Khalo Matabane’s film heeft terecht de speciale prijs van de IDFA jury gewonnen. ‘A Letter to Mandela’ stelt pijnlijke vragen over het zo vaak geroemde proces van waarheid en verzoening in Zuid-Afrika. In een interview met Trouw afgelopen week memoreert Matabane de grote moeite die hij ondervond bij het vinden van financiers voor de film. In het ter discussie stellen van het sprookje van de verzoening zijn nog weinig mensen geinteresseerd. Het strekt de Nelson Mandela Foundation overigens tot eer dat zij Matabane’s film wel hebben ondersteund.
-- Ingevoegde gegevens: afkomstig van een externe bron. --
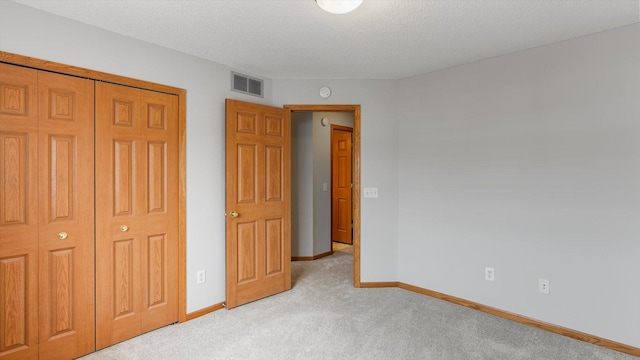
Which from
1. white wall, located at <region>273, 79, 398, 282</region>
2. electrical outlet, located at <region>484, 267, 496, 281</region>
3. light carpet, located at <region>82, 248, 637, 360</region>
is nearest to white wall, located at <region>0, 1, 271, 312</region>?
light carpet, located at <region>82, 248, 637, 360</region>

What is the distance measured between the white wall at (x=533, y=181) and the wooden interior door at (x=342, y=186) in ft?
7.37

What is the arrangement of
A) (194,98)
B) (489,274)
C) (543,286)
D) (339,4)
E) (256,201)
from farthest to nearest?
(256,201), (489,274), (194,98), (543,286), (339,4)

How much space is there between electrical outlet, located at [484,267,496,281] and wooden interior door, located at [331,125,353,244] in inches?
118

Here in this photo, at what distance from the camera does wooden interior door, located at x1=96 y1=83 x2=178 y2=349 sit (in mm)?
2445

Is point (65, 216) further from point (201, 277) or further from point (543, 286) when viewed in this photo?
point (543, 286)

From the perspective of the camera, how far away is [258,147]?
3.35m

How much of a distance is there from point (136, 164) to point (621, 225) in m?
3.73

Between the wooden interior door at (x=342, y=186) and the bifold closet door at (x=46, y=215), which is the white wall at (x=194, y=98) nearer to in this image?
the bifold closet door at (x=46, y=215)

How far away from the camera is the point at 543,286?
110 inches

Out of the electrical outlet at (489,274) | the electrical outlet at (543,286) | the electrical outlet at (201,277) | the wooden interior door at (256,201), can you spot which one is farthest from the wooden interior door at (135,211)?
the electrical outlet at (543,286)

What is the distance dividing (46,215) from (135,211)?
55 centimetres

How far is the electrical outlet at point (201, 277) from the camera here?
3041 mm

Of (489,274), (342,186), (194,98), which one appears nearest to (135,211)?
(194,98)

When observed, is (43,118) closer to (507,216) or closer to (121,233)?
(121,233)
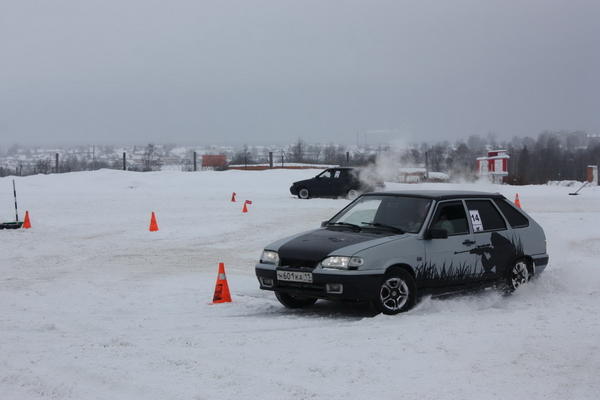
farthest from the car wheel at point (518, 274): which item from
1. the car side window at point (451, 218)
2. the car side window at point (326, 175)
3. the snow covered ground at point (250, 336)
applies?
the car side window at point (326, 175)

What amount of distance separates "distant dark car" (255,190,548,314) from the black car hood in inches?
0.5

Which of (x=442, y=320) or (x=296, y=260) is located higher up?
(x=296, y=260)

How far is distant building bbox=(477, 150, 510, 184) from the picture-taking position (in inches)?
1624

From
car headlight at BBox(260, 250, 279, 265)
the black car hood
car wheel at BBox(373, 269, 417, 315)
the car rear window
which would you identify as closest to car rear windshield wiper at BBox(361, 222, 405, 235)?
the black car hood

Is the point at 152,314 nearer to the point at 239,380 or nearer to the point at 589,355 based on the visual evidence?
the point at 239,380

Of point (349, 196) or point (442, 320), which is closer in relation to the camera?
point (442, 320)

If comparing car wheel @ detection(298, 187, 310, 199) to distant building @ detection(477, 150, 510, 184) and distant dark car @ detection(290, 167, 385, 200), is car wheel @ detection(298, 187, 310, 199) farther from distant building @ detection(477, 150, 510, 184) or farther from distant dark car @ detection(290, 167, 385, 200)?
distant building @ detection(477, 150, 510, 184)

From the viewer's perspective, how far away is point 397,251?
754 centimetres

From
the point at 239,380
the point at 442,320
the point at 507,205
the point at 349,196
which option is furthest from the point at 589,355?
the point at 349,196

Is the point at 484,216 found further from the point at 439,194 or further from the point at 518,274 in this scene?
the point at 518,274

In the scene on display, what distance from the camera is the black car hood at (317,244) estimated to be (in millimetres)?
7453

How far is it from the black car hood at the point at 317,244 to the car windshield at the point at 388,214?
0.43 meters

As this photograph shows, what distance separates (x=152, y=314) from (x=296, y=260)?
1.98 meters

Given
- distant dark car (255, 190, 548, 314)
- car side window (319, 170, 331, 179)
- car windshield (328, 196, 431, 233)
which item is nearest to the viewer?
distant dark car (255, 190, 548, 314)
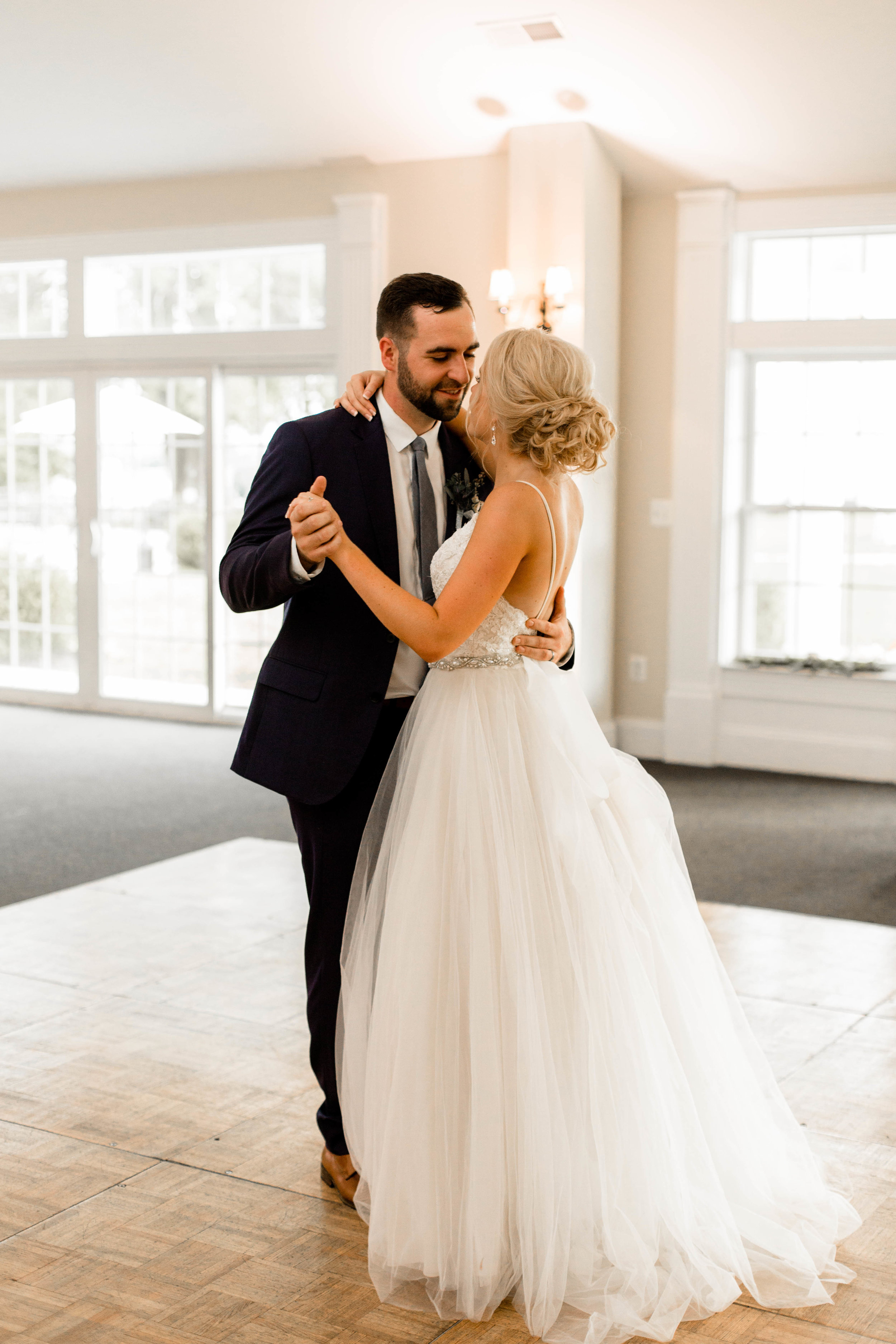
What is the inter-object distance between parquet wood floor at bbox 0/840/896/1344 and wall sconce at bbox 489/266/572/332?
3345mm

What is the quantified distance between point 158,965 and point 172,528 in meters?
4.96

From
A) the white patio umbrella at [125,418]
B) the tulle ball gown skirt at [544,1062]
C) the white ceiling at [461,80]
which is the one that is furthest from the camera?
the white patio umbrella at [125,418]

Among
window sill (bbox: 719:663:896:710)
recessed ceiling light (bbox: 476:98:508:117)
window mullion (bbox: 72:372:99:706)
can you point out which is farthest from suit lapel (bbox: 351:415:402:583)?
window mullion (bbox: 72:372:99:706)

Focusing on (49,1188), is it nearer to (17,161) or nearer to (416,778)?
(416,778)

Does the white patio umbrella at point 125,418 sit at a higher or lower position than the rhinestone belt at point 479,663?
higher

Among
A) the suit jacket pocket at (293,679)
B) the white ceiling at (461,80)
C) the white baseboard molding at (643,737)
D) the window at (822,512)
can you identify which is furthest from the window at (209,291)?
the suit jacket pocket at (293,679)

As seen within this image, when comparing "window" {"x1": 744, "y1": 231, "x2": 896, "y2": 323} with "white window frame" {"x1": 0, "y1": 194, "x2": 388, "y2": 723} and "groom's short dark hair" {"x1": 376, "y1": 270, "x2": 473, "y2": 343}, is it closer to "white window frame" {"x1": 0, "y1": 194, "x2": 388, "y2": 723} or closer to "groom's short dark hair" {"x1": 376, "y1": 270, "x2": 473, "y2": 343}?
"white window frame" {"x1": 0, "y1": 194, "x2": 388, "y2": 723}

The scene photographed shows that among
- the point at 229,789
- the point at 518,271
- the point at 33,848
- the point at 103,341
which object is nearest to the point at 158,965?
the point at 33,848

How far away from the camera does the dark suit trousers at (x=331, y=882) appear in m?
2.30

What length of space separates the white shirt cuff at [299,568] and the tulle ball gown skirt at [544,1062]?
30cm

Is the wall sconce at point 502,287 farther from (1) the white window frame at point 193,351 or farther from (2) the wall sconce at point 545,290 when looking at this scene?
(1) the white window frame at point 193,351

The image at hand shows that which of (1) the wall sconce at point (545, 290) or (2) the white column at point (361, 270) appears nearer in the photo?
(1) the wall sconce at point (545, 290)

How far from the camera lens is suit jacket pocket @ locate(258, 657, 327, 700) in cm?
226

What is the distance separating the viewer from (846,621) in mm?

Kort nadat de Waarheidscommissie in de jaren negentig haar werk had aangevangen, werd ik op de corrrespondentendagen van de kranten waarvoor ik destijds schreef aangesproken door een van de hoofdredacteuren. Hij stak de loftrompet op de waarheidscommissie en zo merkte ik dat hij mijn stukken niet gelezen had. In een ervan had ik de Zuid-Afrikaanse psycholoog Michael Simpson aan het woord gelaten. Die betwijfelde of er sprake kon zijn van REconciliation als er nooit enige conciliation geweest was. In een ander artikel sprak iemand over een jongen die 6 maanden gevangenisstraf voor het stelen van een brood had gekregen terwijl apartheidsschurken wegkwamen met hun misdaden. ‘Kun je verwachten dat zo’n jongen respect voor de rechtstaat opbouwt?’ Nadat de waarheidscommissie haar werk voltooid had, vroeg ik me af of je een streep onder waarheidsvinding kunt zetten als in veel gevallen de waarheid nog niet was vastgesteld?
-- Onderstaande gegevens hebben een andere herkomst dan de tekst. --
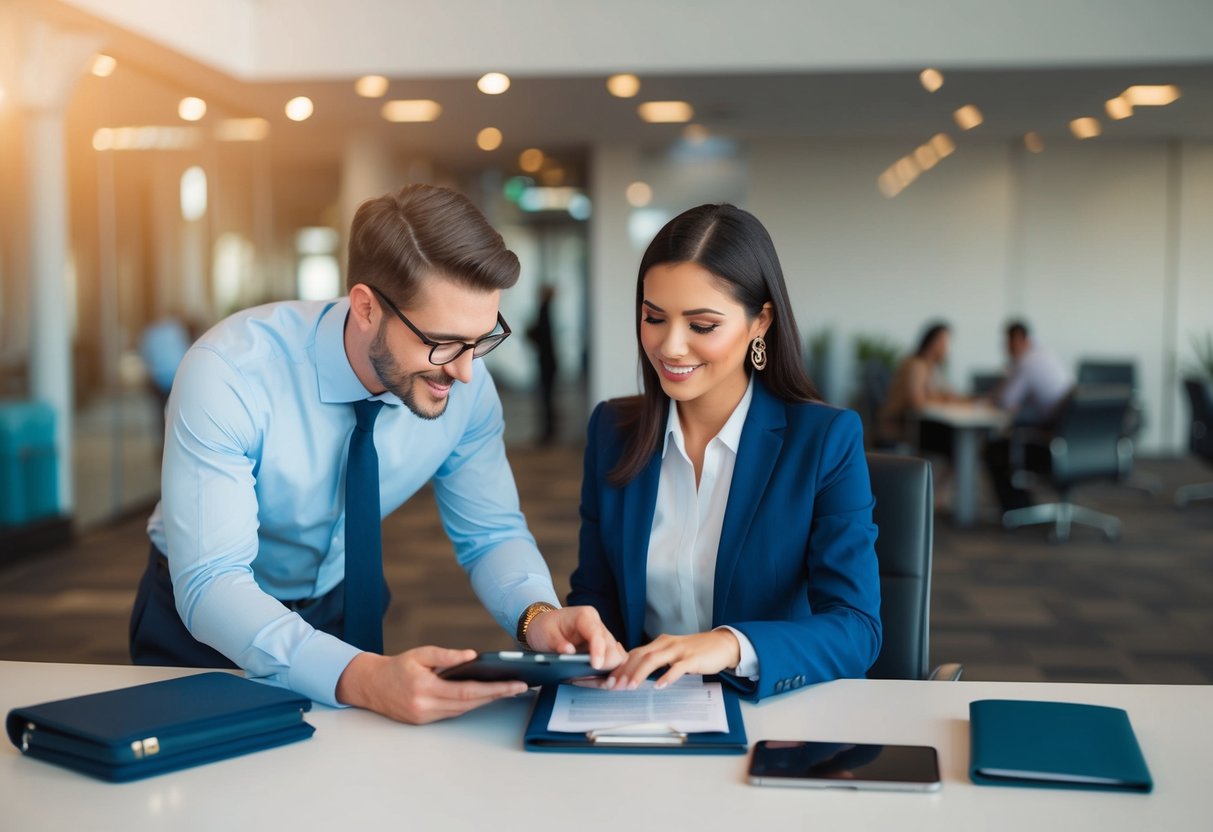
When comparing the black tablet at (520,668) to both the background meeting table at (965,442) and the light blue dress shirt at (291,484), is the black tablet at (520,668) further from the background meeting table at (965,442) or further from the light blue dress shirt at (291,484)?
the background meeting table at (965,442)

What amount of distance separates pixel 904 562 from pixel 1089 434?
5.57 meters

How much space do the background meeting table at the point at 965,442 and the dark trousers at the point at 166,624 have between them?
19.5ft

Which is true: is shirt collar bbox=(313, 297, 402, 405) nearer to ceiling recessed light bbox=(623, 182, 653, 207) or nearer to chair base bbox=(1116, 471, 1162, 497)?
chair base bbox=(1116, 471, 1162, 497)

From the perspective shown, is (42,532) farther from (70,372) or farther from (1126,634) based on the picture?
(1126,634)

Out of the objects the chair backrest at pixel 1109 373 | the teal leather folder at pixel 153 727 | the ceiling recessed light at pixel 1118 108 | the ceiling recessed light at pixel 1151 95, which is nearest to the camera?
the teal leather folder at pixel 153 727

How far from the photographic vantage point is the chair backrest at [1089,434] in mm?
7172

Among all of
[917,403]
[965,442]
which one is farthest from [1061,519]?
[917,403]

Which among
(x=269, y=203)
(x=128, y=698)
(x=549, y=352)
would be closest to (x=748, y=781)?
(x=128, y=698)

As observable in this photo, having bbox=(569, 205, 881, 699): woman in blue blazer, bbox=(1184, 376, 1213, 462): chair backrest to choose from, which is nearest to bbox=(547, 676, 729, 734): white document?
bbox=(569, 205, 881, 699): woman in blue blazer

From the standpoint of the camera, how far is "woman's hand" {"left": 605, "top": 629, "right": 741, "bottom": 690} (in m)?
1.76

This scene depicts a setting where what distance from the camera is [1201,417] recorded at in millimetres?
8539

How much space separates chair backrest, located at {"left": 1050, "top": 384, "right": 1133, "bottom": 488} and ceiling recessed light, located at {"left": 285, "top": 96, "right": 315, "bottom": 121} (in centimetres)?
615

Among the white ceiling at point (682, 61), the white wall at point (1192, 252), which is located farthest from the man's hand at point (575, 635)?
the white wall at point (1192, 252)

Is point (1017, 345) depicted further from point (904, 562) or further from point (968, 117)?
point (904, 562)
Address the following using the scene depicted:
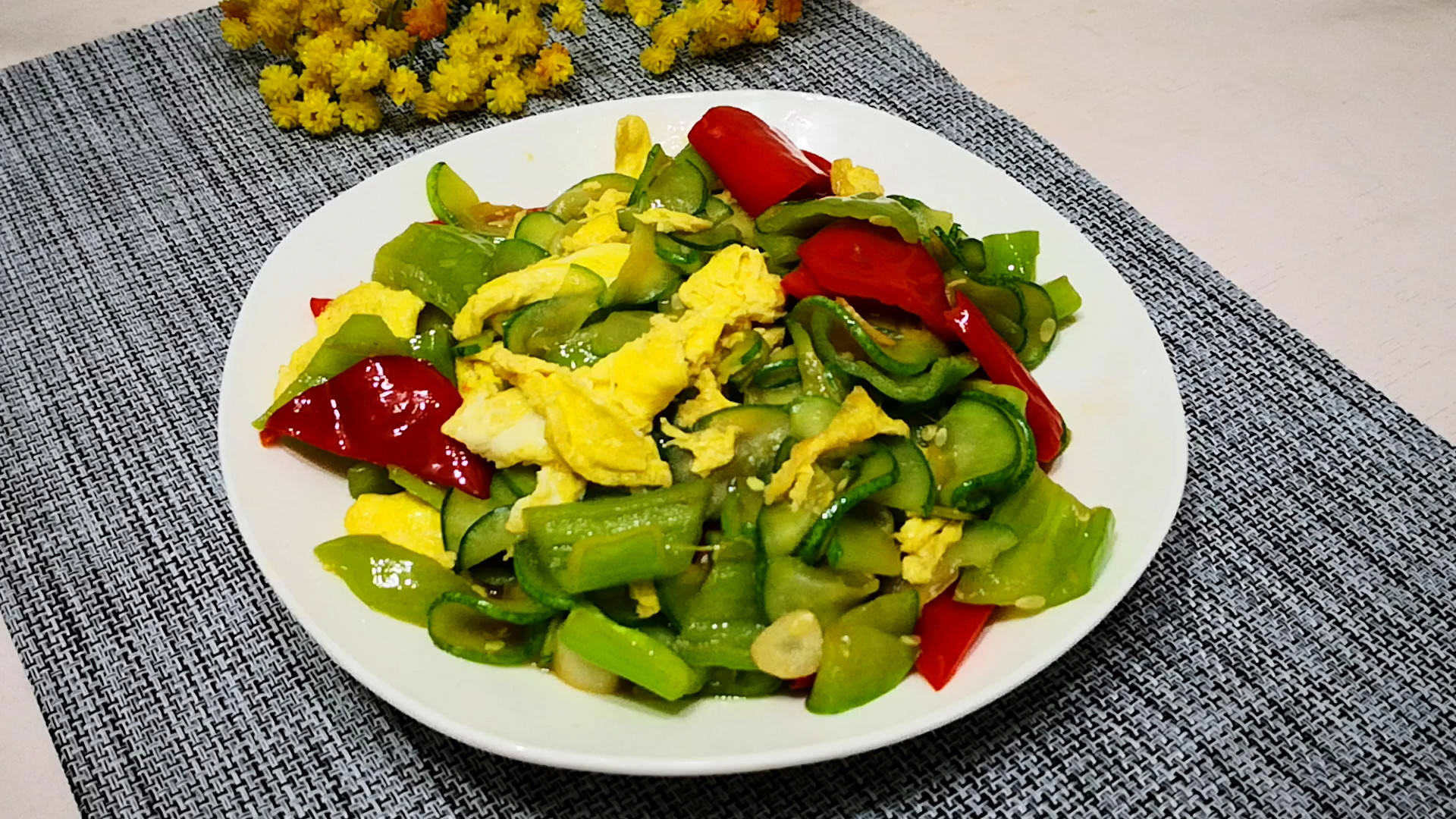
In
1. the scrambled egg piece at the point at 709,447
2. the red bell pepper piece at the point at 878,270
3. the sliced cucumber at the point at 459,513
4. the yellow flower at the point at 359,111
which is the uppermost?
the red bell pepper piece at the point at 878,270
Anderen wierpen de vraag op waarom de boeven – oud-president P.W. Botha voorop – die zich aan het gehele proces van waarheid en verzoening hadden onttrokken,niet voor de rechter werden gesleept. Zo was het immers afgesproken: je verschijnt voor de commissie en je vertelt je verhaal; als de commissie ervan overtuigd is dat je in opdracht en uit politieke motieven handelde, krijg je amnestie. Wie thuisbleef, zou gedagvaard worden.

Vijftien jaar nadat Tutu’s commissie haar vijf vuistdikke delen omvattende eindrapport publiceerde, maakte Matabane zijn indrukwekkende film. Anders dan verschillende recensies suggereren, heb ik de film niet ervaren als een aanklacht tegen Mandela. Matabane registreert even nauwgezet als de kritiek de indrukwekkende ervaringen van sommige slachtoffers met verzoening. De film toont eerder een worsteling dan een oordeel. Matabane noemt Mandela, die getuige sommige verhalen in de film ook onverzoenlijk en hard kan zijn, een contradictie.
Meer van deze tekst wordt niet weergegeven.